- **AIM**
Rewrite the listing below with every instance of "purple painted post" changed to "violet painted post", keeping everything else the same. Leave the pictures out of your answer.

- **RECORD EXTRACTS**
##########
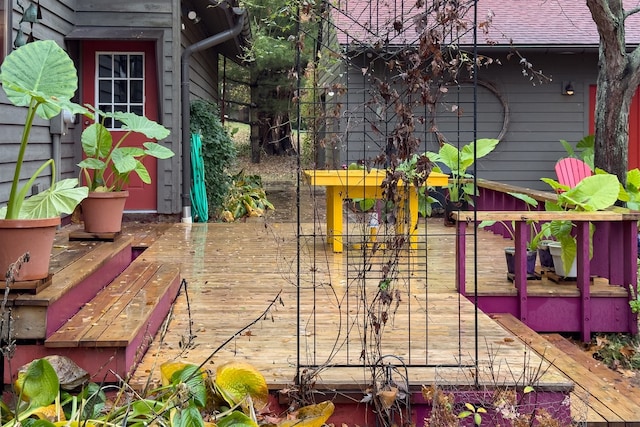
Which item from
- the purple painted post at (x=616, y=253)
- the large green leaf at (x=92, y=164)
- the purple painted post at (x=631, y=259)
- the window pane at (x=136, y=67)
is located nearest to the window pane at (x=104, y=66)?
the window pane at (x=136, y=67)

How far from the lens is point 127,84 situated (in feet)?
26.1

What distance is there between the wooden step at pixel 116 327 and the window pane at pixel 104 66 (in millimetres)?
4498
##########
- **SOLUTION TO THIS EXERCISE**
Which item from
- the violet painted post at (x=616, y=253)
- the large green leaf at (x=92, y=164)
- the violet painted post at (x=631, y=259)
- the window pane at (x=136, y=67)
is located nearest to the window pane at (x=104, y=66)?
the window pane at (x=136, y=67)

How far from the lens is point 127,84 situated (in feet)?
26.1

What distance is there between the wooden step at pixel 116 327 and the window pane at pixel 104 66 (in millimetres)?
4498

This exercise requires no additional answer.